- **CONSIGNE**
Répondez aux questions suivantes d'après le texte sur les cyanobactéries.
(a) Dans quelle ville se trouve le Centre canadien des eaux intérieures d'ECCC ?
(b) Selon Mme Crèvecœur, qu'examine-t-on pour établir comment la population de cyanobactéries évolue en descendant le courant ?
(c) D'après Tom Edge, quelle étude la génomique a-t-elle révolutionnée ?

- **TEXTE DU DOCUMENT**
+===+
On doit les proliférations toxiques d'algues, par exemple, aux cyanobactéries, des unicellulaires très communs. Avec l'équipe d'AAC, Sophie Crèvecœur (Ph. D.) et son équipe du Centre canadien des eaux intérieures d'ECCC, à Burlington (Ontario), utilisent l'analyse de l'ADN pour déterminer si les cyanobactéries dans le sol, près des cours d'eau, ont des liens avec celles qui foisonnent dans les lacs et les rivières à proximité, au point de devenir toxiques.

« En examinant les échantillons prélevés au fond des cours d'eau, on peut établir comment la population de cyanobactéries évolue à mesure qu'elle descend le courant et la façon dont d'autres microorganismes interviennent dans cette évolution », explique Mme Crèvecœur. « Il est possible de savoir, notamment, si certains membres de la microflore convertissent les oligoéléments pour que les cyanobactéries s'en servent et se multiplient en créant des efflorescences. »

Ouvrir la « boîte noire »

Tom Edge (Ph. D.), qui codirigeait au départ le projet d'Écobiomique à ECCC, pense que la génomique a révolutionné l'étude des populations microbiennes dans le sol et l'eau.
+===+
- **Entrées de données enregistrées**

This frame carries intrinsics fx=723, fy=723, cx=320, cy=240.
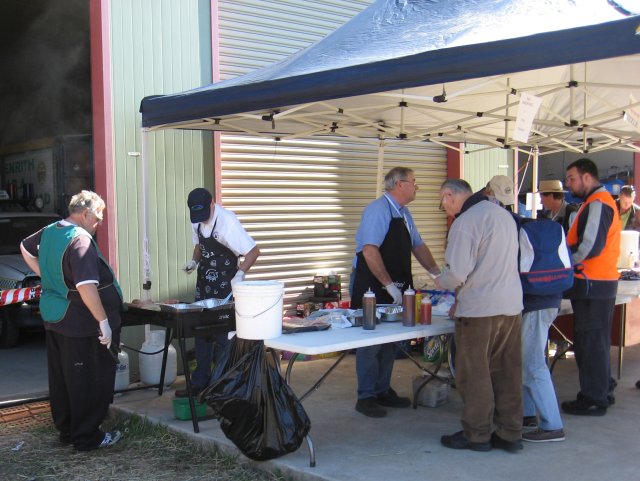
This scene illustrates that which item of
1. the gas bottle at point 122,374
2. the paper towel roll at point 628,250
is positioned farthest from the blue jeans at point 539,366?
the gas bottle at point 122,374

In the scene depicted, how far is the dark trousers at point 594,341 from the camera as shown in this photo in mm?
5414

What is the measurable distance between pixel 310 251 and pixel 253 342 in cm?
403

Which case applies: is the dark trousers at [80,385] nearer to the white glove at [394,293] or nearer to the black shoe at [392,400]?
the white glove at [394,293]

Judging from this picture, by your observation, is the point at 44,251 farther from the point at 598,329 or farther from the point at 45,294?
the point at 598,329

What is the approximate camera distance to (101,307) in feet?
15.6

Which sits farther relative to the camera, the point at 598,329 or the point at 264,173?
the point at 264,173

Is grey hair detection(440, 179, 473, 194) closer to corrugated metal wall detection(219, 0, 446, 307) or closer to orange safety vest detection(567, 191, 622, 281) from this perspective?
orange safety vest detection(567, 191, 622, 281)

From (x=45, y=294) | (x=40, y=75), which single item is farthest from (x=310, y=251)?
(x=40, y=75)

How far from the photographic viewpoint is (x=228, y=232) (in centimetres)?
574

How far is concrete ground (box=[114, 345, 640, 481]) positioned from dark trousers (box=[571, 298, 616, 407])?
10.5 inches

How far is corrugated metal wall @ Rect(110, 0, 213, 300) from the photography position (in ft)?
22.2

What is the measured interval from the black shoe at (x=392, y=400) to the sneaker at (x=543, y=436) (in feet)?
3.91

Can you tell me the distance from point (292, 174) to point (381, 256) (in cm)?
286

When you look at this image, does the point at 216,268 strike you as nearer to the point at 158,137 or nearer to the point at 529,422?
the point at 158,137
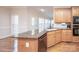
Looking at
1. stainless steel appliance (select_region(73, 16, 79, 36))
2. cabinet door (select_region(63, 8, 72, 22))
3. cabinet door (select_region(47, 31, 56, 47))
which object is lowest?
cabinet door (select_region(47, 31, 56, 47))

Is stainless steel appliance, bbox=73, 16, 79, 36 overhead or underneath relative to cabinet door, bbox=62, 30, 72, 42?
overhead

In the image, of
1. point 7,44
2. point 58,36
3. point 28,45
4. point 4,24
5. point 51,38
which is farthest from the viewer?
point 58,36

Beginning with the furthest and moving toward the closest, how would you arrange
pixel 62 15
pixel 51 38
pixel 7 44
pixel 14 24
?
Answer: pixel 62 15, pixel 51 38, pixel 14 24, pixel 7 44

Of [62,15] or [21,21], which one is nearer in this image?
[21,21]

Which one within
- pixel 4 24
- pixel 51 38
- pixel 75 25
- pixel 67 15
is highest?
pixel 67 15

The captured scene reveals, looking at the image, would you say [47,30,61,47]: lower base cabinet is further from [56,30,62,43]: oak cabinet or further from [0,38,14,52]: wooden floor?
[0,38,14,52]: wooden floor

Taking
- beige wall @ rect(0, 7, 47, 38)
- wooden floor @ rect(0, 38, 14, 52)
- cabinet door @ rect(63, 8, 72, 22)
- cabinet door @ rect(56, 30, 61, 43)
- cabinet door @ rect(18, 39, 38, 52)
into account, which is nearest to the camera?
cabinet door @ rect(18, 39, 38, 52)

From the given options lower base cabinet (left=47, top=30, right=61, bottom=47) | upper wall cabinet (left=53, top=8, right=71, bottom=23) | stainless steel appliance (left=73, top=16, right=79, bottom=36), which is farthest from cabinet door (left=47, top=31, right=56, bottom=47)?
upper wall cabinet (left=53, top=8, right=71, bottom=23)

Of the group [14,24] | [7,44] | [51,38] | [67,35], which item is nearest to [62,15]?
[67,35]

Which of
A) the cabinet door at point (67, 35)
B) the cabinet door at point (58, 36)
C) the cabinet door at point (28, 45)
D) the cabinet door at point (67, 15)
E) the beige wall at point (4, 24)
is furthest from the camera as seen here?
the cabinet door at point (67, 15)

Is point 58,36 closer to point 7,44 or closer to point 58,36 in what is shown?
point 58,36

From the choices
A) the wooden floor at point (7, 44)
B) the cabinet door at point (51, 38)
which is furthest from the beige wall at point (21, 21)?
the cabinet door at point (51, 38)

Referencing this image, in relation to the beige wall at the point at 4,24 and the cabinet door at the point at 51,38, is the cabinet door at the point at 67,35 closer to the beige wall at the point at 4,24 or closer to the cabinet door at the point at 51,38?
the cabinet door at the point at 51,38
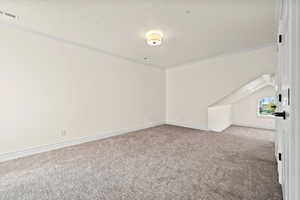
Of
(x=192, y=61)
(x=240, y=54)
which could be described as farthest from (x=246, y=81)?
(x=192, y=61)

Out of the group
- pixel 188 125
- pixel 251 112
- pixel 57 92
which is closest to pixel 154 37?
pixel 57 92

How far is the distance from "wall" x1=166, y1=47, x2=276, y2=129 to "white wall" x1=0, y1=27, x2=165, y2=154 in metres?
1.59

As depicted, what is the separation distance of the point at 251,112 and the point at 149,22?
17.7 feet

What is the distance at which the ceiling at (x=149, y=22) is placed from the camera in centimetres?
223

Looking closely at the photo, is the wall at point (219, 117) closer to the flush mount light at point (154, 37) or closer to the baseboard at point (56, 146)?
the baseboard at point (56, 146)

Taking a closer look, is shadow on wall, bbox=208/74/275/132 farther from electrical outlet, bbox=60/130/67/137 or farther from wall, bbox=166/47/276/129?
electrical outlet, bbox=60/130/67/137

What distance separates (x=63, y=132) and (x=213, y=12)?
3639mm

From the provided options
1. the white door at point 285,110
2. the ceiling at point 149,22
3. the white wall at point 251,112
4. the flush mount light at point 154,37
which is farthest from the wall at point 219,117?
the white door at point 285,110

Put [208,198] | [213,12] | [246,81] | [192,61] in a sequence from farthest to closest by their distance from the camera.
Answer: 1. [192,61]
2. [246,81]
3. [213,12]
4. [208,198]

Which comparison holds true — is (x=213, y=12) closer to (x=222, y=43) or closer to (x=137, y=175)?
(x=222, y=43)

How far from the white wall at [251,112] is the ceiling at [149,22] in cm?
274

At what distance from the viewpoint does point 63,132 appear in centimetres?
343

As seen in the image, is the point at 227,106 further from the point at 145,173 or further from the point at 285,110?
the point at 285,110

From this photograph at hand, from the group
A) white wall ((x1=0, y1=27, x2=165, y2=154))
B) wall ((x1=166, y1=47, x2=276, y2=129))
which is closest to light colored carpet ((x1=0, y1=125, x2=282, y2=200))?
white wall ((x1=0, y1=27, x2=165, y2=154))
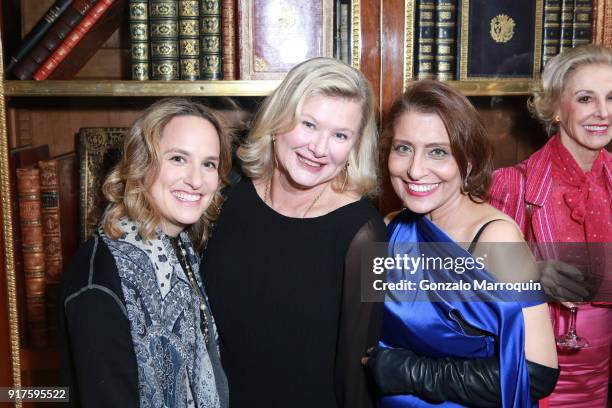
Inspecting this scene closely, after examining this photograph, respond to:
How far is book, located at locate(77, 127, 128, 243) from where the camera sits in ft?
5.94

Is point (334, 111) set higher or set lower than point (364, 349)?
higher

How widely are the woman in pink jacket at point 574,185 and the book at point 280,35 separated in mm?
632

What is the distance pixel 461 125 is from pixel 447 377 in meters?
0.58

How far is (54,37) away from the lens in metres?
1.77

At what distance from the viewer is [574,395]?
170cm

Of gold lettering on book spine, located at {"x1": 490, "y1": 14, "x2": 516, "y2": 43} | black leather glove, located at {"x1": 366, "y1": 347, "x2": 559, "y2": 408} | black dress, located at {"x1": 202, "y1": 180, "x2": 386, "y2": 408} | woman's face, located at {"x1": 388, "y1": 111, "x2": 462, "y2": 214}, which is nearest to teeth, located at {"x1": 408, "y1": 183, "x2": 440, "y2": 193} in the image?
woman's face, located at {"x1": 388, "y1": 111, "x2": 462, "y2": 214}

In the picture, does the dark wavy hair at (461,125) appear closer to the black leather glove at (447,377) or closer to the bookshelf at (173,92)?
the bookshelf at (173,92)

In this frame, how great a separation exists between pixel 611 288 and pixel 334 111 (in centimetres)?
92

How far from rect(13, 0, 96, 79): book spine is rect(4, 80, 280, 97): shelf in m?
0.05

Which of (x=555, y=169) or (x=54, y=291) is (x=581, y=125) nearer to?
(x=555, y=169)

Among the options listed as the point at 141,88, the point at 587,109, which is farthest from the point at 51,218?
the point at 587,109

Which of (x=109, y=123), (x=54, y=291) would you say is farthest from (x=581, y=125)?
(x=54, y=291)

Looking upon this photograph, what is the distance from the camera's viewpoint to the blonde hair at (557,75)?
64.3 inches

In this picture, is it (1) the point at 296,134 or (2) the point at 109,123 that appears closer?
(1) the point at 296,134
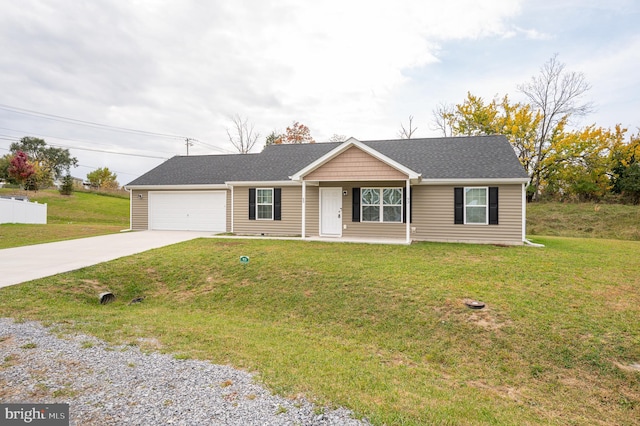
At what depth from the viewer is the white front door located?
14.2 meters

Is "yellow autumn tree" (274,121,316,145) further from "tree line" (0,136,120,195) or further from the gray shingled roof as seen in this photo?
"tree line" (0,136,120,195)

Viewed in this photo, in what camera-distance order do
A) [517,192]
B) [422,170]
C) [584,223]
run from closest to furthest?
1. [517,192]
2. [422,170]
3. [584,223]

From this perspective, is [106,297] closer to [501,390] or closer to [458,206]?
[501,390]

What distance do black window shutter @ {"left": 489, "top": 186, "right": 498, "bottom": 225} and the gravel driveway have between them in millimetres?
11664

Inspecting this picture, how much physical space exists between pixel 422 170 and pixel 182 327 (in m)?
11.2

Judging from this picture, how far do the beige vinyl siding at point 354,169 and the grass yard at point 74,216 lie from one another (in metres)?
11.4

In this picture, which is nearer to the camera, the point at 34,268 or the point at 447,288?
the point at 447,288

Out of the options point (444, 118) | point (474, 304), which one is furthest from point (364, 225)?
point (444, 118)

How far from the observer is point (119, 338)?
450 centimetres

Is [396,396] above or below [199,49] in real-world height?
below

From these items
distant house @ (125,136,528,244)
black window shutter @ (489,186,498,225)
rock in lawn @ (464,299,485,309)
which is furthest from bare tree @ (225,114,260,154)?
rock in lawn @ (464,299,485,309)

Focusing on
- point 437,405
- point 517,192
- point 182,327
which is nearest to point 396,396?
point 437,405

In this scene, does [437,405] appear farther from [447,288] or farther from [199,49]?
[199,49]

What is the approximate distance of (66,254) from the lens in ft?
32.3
+===+
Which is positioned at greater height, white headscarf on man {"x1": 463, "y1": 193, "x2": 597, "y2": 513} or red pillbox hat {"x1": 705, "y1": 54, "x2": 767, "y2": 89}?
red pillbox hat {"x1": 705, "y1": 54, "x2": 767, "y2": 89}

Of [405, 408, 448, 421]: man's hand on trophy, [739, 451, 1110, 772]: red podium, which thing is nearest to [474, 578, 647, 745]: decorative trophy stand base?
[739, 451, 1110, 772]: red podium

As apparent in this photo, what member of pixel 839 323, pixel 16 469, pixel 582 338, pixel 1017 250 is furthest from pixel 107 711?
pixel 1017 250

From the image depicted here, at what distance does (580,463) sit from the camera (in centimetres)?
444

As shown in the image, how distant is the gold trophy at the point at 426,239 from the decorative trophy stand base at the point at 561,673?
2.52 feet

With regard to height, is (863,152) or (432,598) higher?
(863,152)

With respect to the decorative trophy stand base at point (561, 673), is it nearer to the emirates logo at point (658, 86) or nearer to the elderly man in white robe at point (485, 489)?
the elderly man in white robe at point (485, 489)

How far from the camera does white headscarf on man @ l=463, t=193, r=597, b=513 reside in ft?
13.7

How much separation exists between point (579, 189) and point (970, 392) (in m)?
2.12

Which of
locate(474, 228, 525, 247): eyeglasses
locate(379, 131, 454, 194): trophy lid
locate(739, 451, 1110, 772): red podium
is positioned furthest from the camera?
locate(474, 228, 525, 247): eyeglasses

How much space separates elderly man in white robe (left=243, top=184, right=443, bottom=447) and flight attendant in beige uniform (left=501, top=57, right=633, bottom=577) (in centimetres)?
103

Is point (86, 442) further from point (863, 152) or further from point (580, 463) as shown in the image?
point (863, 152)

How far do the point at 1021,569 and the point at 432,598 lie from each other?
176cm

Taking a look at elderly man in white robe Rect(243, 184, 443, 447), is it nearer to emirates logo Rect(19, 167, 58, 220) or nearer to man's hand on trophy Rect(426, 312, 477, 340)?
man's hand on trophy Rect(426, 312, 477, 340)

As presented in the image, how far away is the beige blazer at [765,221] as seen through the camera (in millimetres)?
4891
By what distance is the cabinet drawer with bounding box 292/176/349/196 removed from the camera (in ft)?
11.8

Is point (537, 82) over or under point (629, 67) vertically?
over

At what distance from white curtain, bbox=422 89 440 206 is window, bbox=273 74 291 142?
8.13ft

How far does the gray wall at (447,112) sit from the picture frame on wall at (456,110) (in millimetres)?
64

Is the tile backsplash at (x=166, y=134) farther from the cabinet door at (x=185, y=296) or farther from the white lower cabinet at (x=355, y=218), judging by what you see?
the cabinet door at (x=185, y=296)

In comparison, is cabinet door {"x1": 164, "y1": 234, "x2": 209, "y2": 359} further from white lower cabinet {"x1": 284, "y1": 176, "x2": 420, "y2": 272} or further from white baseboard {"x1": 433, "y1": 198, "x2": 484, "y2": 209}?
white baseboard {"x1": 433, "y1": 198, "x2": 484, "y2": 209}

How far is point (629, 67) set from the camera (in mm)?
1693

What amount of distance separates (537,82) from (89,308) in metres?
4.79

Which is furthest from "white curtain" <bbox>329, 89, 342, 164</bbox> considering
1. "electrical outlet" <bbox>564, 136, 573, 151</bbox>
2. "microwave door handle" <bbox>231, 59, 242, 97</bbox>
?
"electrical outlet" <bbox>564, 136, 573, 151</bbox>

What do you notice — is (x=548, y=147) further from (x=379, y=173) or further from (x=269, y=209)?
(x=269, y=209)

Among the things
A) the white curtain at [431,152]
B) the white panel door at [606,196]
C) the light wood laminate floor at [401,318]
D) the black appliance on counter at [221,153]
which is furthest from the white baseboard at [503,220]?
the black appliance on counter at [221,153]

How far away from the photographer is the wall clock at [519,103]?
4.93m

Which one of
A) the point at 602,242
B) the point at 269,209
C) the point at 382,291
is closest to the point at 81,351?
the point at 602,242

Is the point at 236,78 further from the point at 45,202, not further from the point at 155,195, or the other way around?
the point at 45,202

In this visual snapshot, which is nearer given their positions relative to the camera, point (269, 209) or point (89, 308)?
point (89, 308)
+===+
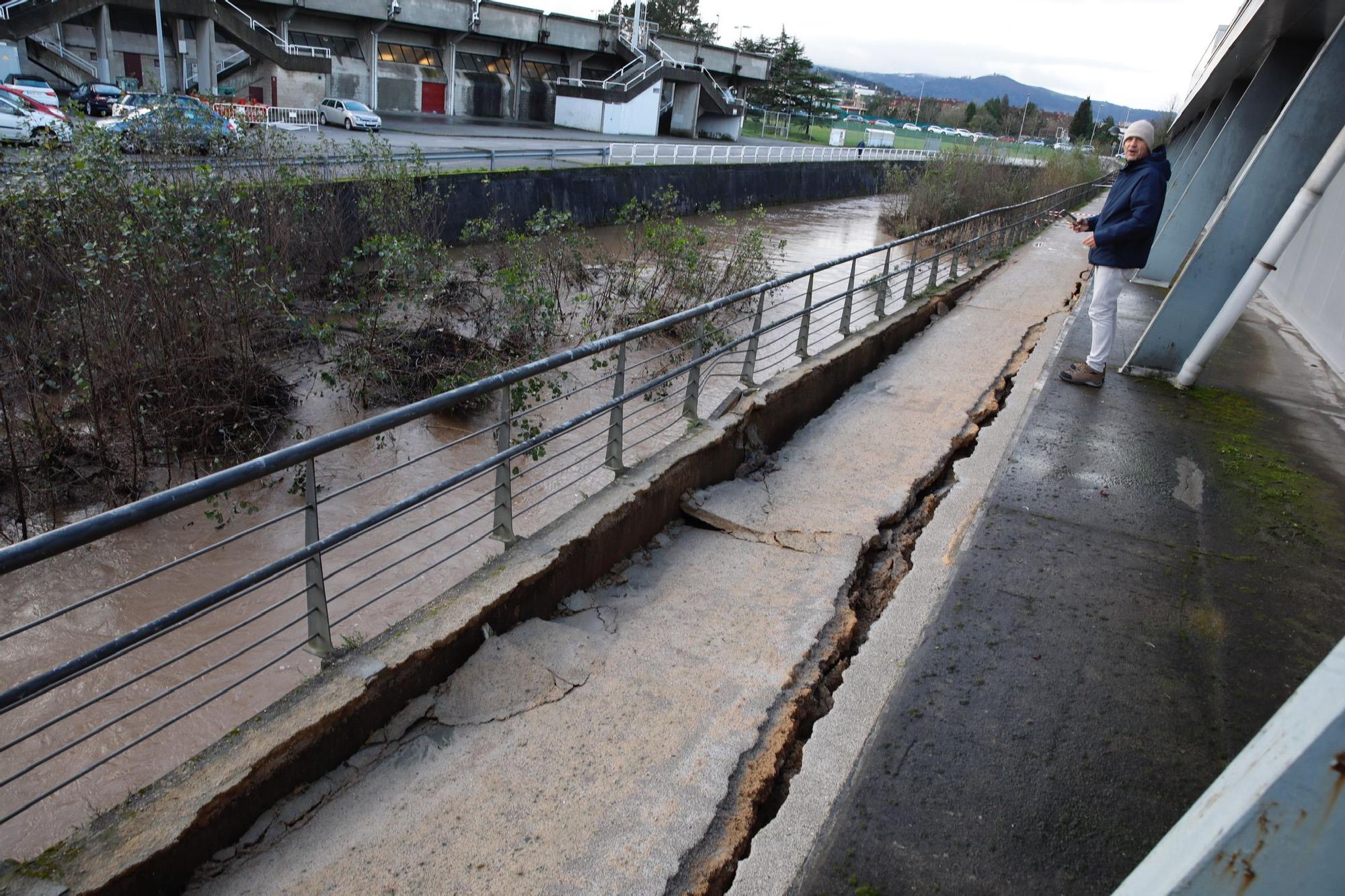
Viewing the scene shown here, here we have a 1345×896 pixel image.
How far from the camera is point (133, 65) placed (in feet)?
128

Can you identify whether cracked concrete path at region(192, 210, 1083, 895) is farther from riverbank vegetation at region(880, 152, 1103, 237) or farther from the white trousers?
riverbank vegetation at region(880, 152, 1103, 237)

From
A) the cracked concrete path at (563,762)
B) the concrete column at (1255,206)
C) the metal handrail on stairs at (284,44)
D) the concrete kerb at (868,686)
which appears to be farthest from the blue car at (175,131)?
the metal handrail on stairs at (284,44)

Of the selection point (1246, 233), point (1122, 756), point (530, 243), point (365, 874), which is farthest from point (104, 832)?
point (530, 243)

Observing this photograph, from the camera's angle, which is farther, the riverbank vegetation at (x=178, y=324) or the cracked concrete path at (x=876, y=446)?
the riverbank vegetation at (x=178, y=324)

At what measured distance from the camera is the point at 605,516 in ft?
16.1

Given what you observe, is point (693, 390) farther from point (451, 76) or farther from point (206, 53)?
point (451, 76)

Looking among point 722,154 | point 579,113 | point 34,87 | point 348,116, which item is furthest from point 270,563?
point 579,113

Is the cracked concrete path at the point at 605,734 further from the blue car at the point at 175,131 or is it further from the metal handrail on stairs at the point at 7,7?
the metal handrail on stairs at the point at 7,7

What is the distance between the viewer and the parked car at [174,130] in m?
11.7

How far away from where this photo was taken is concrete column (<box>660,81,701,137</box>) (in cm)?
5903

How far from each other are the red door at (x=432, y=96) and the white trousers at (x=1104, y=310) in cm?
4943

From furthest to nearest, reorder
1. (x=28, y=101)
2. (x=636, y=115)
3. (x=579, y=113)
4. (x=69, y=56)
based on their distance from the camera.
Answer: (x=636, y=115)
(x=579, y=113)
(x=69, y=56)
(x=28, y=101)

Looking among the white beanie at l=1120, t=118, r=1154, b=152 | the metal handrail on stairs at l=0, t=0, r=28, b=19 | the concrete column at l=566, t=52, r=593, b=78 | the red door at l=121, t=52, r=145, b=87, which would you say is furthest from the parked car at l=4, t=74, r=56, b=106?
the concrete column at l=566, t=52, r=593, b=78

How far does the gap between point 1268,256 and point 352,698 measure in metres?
+===+
- **RÉPONSE**
(a) À Burlington (Ontario).
(b) Les échantillons prélevés au fond des cours d'eau.
(c) L'étude des populations microbiennes dans le sol et l'eau.